● Instructions to follow
If a record contains a picture, leave the picture out and copy everything else exactly.

● Information shown

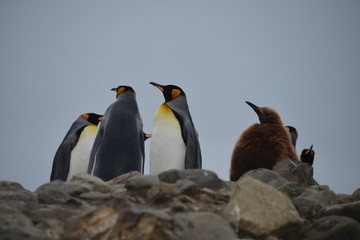 Relaxing King penguin colony in South Georgia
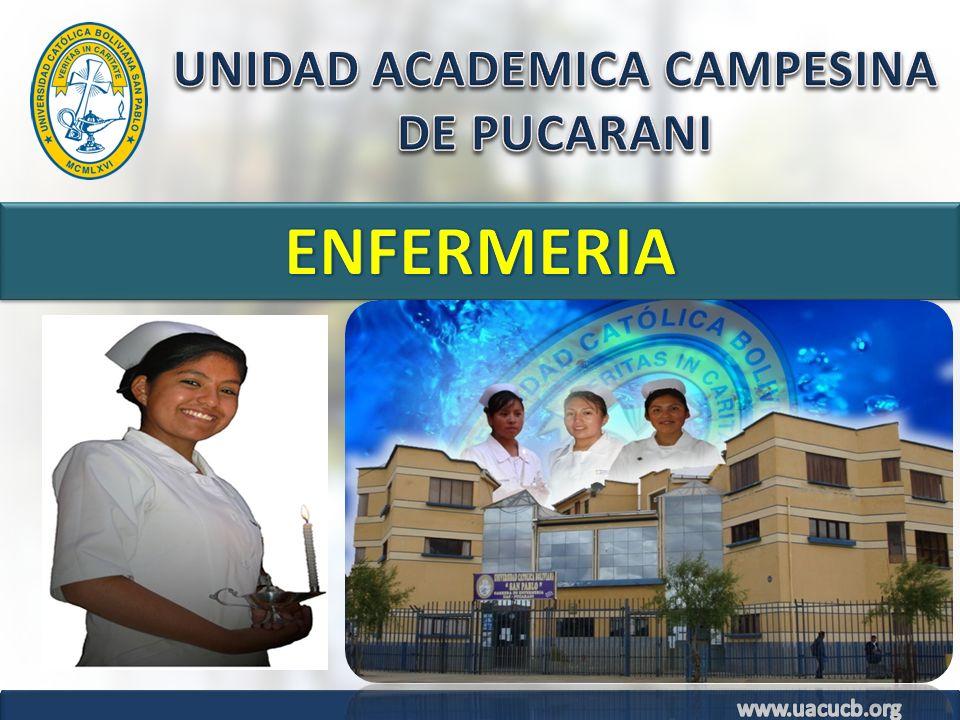 UNIDAD ACADEMICA CAMPESINA DE PUCARANI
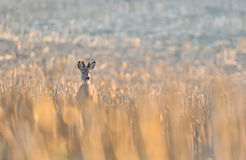 Roebuck. A roebuck in the field Royalty Free Stock Photo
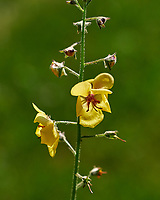 Verbascum blattaria - Moth Mullein. Image taken with a Fuji X-H1 camera and 80 mm f/2.8 macro lens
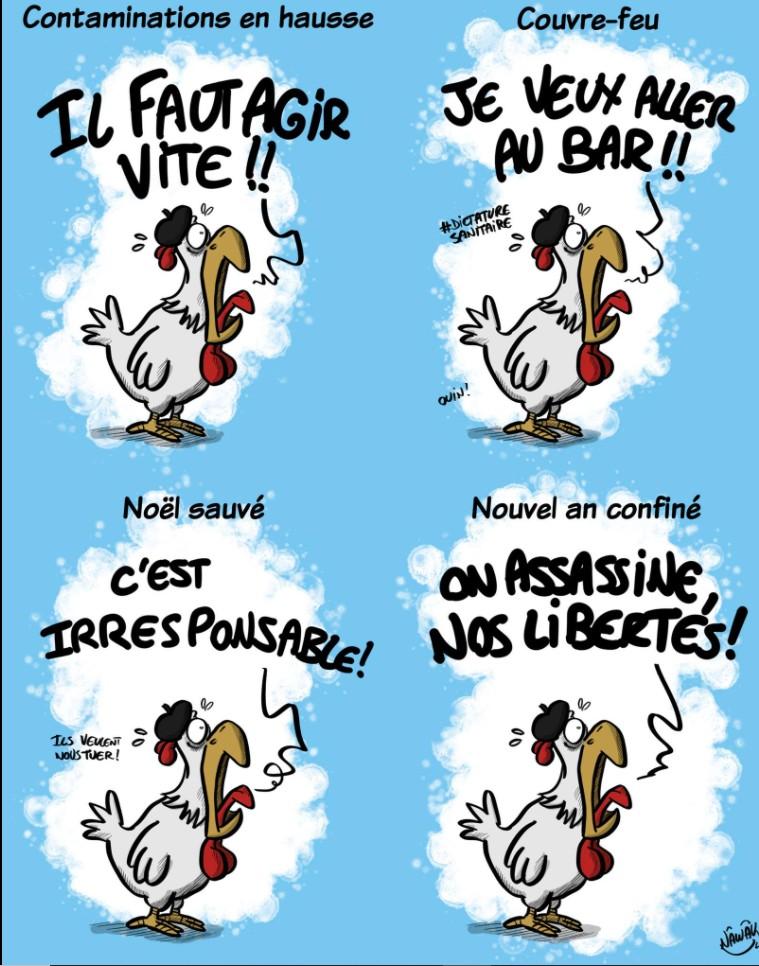 Le coq français Franca10
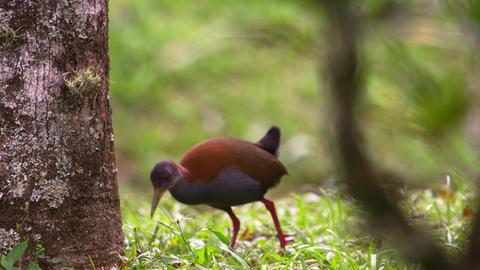 Rack focus shot of brazilian bird pecking ground Footage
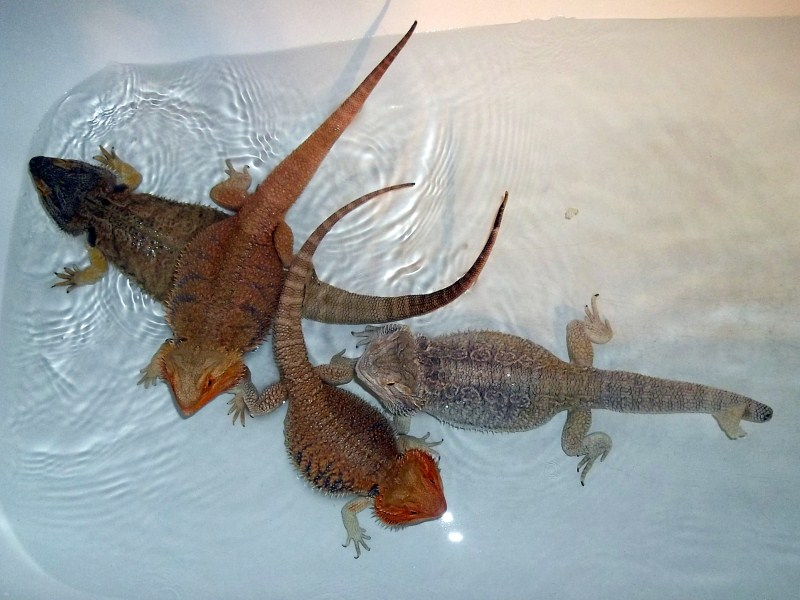 Bearded dragons images my bearded dragons hd wallpaper and bearded dragons images my bearded dragons hd wallpaper and background photos voltagebd Choice Image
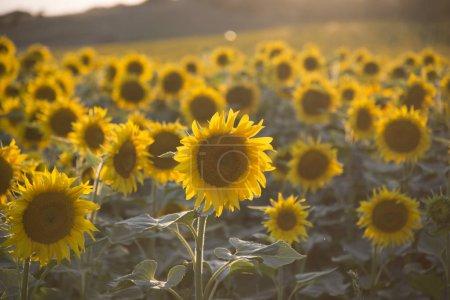 Photo pour Champ de suflowers en été - image libre de droit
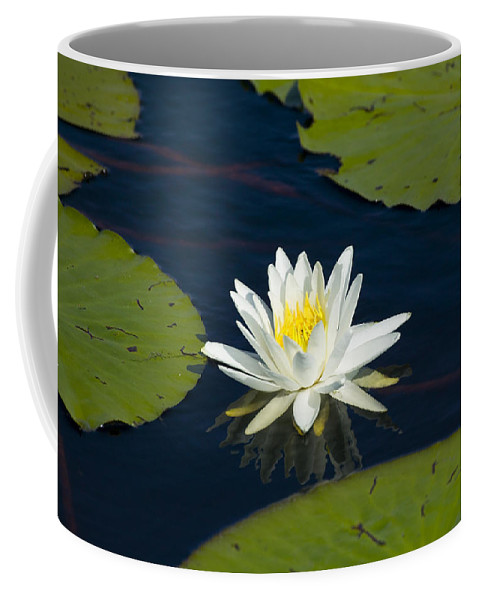 Lily Pad Coffee Mug featuring the photograph Lily Pad And Flower by Rich Franco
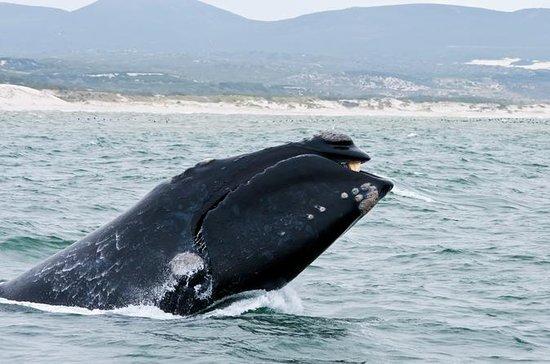 Whale Watching Boat Trip com traslados...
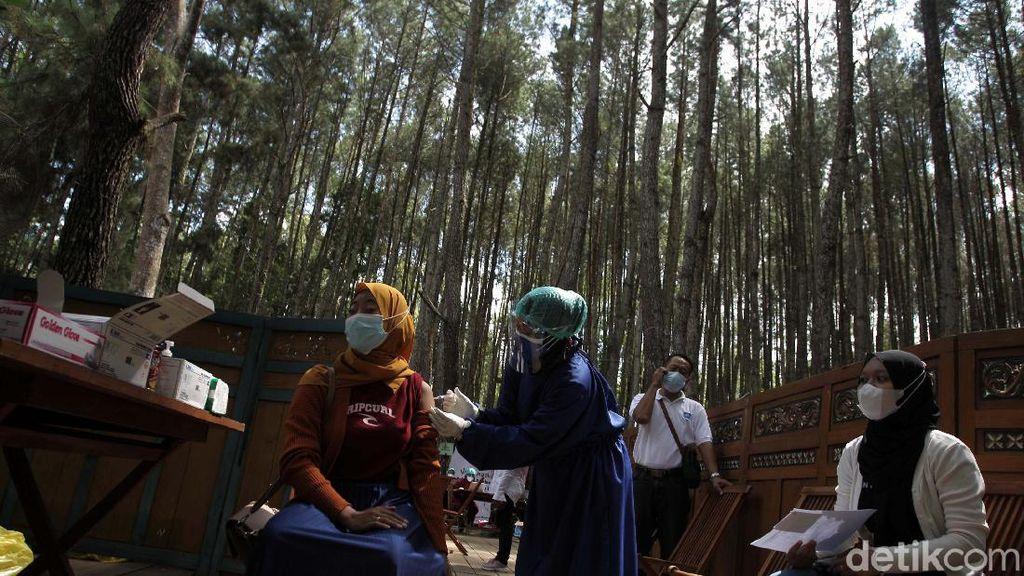 Bikin Sejuk, Suntik Vaksin di Hutan Pinus Bantul
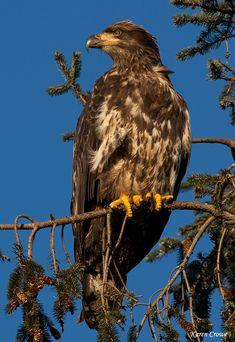 ☀Juvenile Bald Eagle © Karen Crowe Photography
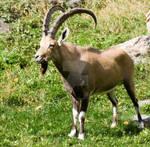 Mountain Goat stock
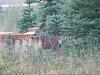 Mule Deer Fawn at Wuksachi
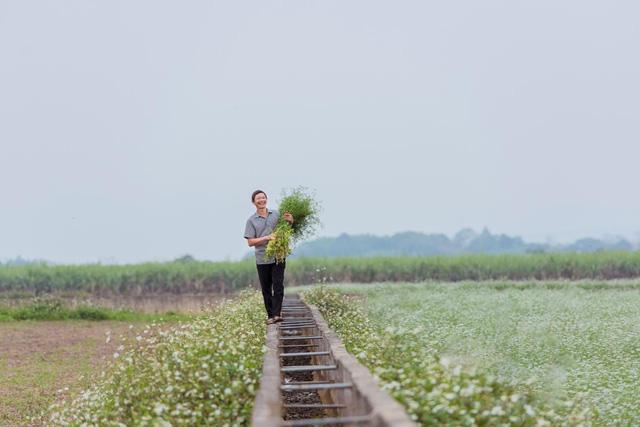 Mãn nhãn với cánh đồng mùi già rộng lớn nhất Việt Nam - Ảnh 5.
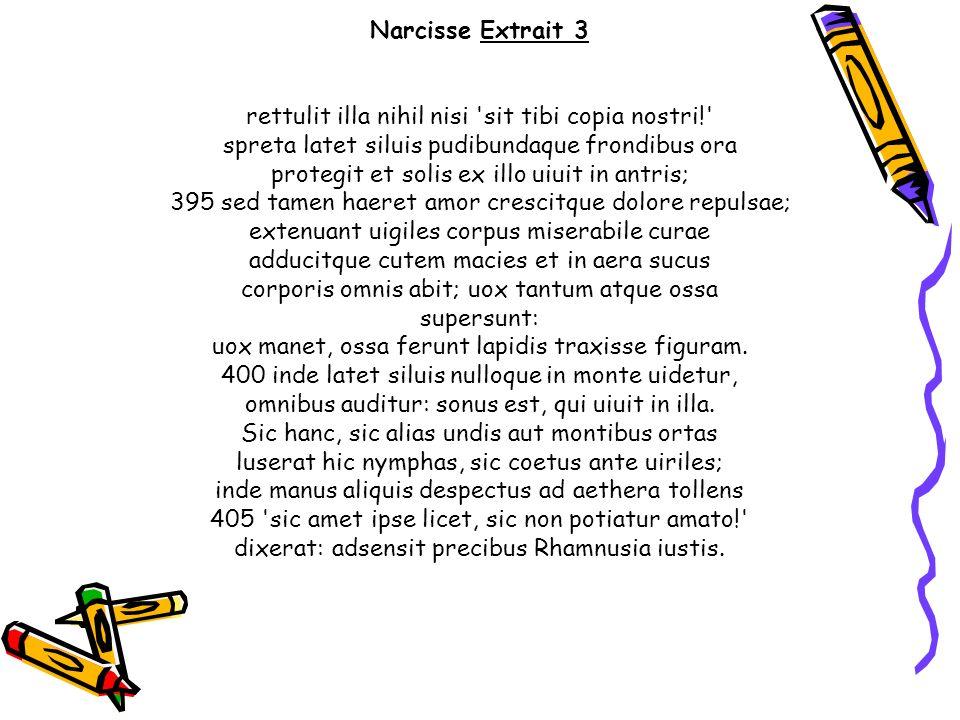 Narcisse Extrait 3 rettulit illa nihil nisi 'sit tibi copia nostri!' spreta latet siluis pudibundaque frondibus ora protegit et solis ex illo uiuit in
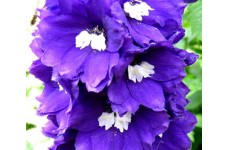 DELPHINIUM KING ARTHUR SEEDS - PURPLE FLOWERS - 50 SEEDS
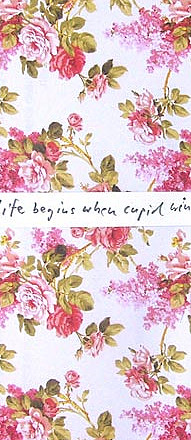 Life Begins When Cupid Wins I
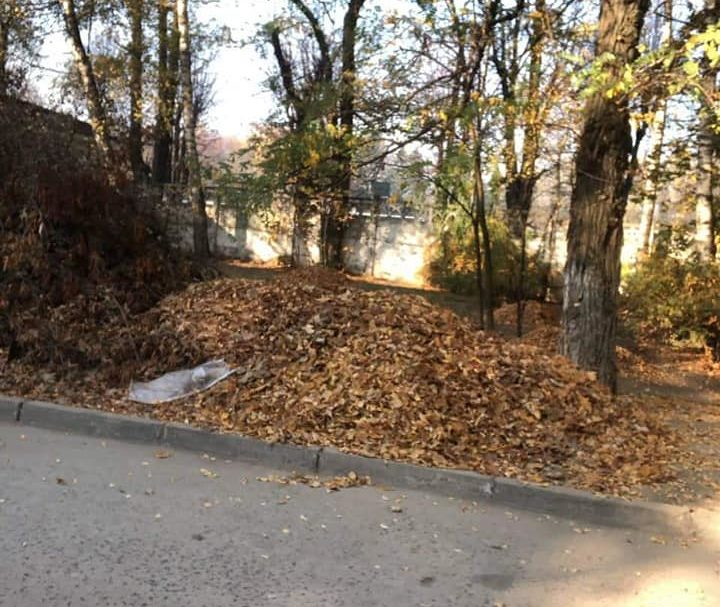У Луцьку чоловік біля будинку наскладав купу гілля та листя. ФОТО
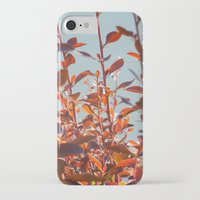 serenity iPhone & iPod Cases featuring serenity by Françoise Reina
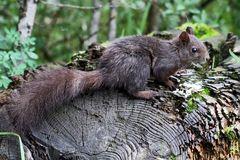 Eichhörnchen (Sciurus vulgaris) in den Bergen.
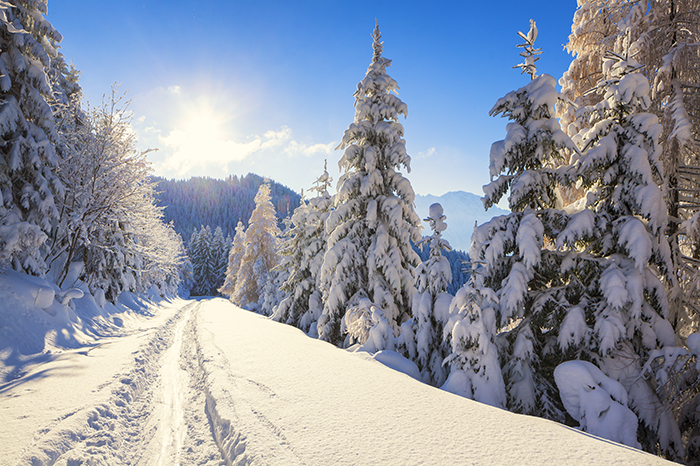 Where to relax in the winter with children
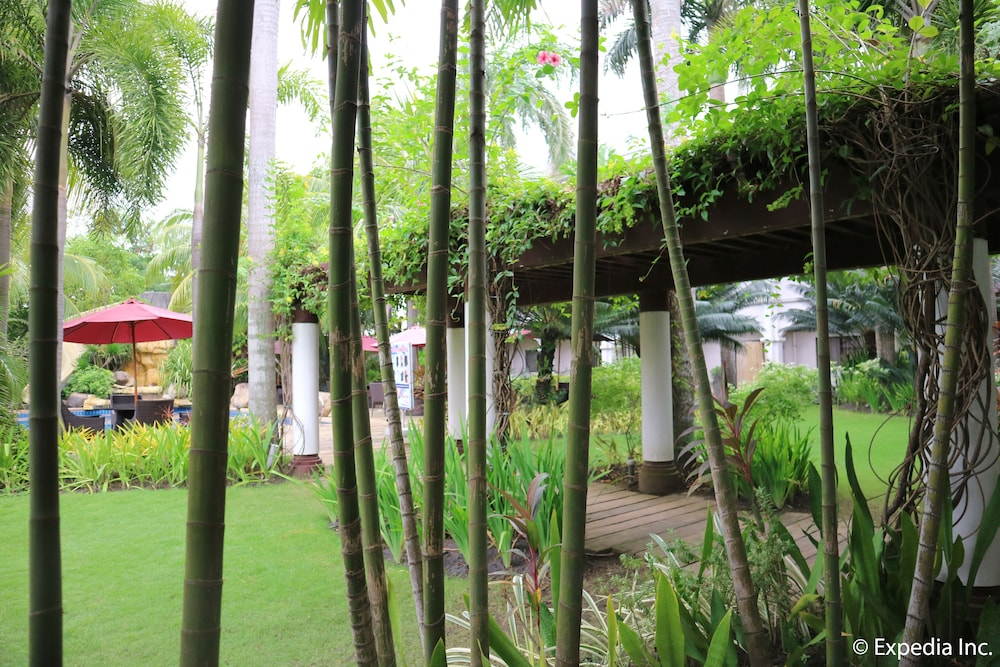 Garden, Mount Sea Resort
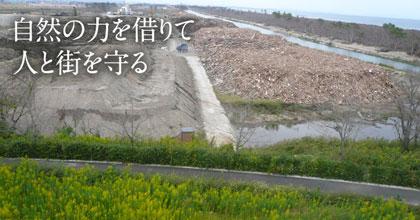 自然の力を借りて人と街を守る – 津波に強い緑地は作れるか、災害廃棄物を利用した緑化は可能か –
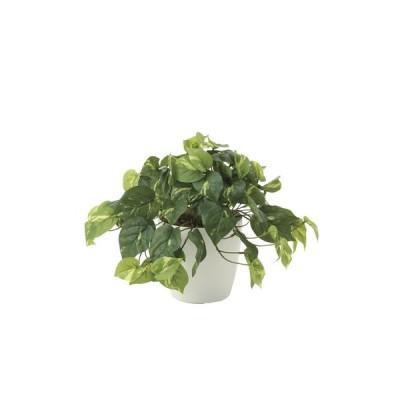 ポイント10倍《アートグリーン》《人工観葉植物》光触媒 光の楽園 フレッシュポトス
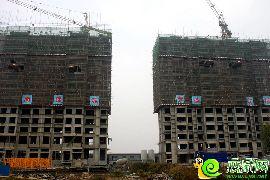 江南锦苑项目7#、9#楼实景图(2014.11.24)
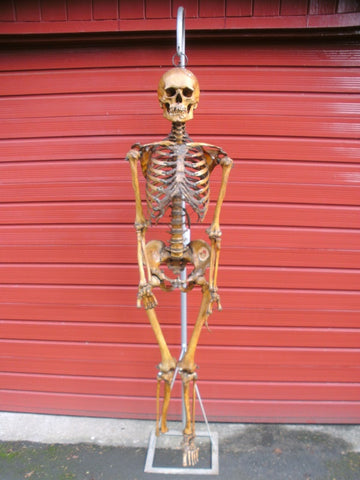Antique full articulated real human skeleton medical specimen.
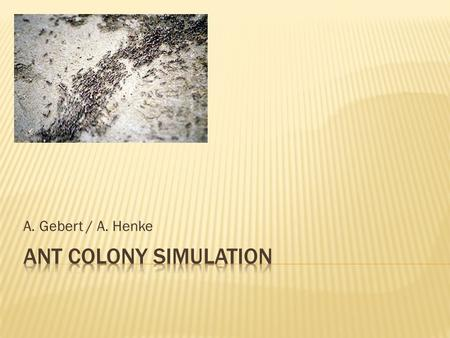 A. Gebert / A. Henke Ant colony simulation.
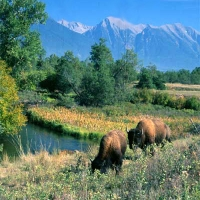 National Bison Range in Western Montana.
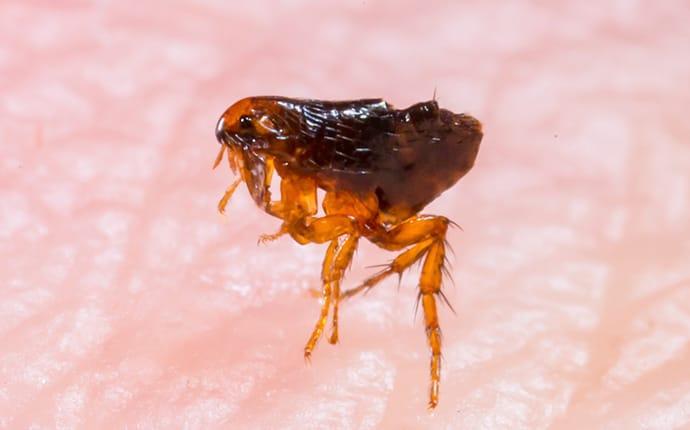 a flea biting a flower mound texas resident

● Solved exercise
 Relaxing King penguin colony in South Georgia
 UNIDAD ACADEMICA CAMPESINA DE PUCARANI
 Roebuck. A roebuck in the field Royalty Free Stock Photo
 Verbascum blattaria - Moth Mullein. Image taken with a Fuji X-H1 camera and 80 mm f/2.8 macro lens
 Le coq français Franca10
 Rack focus shot of brazilian bird pecking ground Footage
 Bearded dragons images my bearded dragons hd wallpaper and bearded dragons images my bearded dragons hd wallpaper and background photos voltagebd Choice Image
 Photo pour Champ de suflowers en été - image libre de droit
 Lily Pad Coffee Mug featuring the photograph Lily Pad And Flower by Rich Franco
 Whale Watching Boat Trip com traslados...
 Bikin Sejuk, Suntik Vaksin di Hutan Pinus Bantul
 ☀Juvenile Bald Eagle © Karen Crowe Photography
 Mountain Goat stock
 Mule Deer Fawn at Wuksachi
 Mãn nhãn với cánh đồng mùi già rộng lớn nhất Việt Nam - Ảnh 5.
 Narcisse Extrait 3 rettulit illa nihil nisi 'sit tibi copia nostri!' spreta latet siluis pudibundaque frondibus ora protegit et solis ex illo uiuit in
 DELPHINIUM KING ARTHUR SEEDS - PURPLE FLOWERS - 50 SEEDS
 Life Begins When Cupid Wins I
У Луцьку чоловік біля будинку наскладав купу гілля та листя. ФОТО
 serenity iPhone & iPod Cases featuring serenity by Françoise Reina
 Eichhörnchen (Sciurus vulgaris) in den Bergen.
 Where to relax in the winter with children
 Garden, Mount Sea Resort
 自然の力を借りて人と街を守る – 津波に強い緑地は作れるか、災害廃棄物を利用した緑化は可能か –
 ポイント10倍《アートグリーン》《人工観葉植物》光触媒 光の楽園 フレッシュポトス
 江南锦苑项目7#、9#楼实景图(2014.11.24)
Antique full articulated real human skeleton medical specimen.
 A. Gebert / A. Henke Ant colony simulation.
 National Bison Range in Western Montana.
 a flea biting a flower mound texas resident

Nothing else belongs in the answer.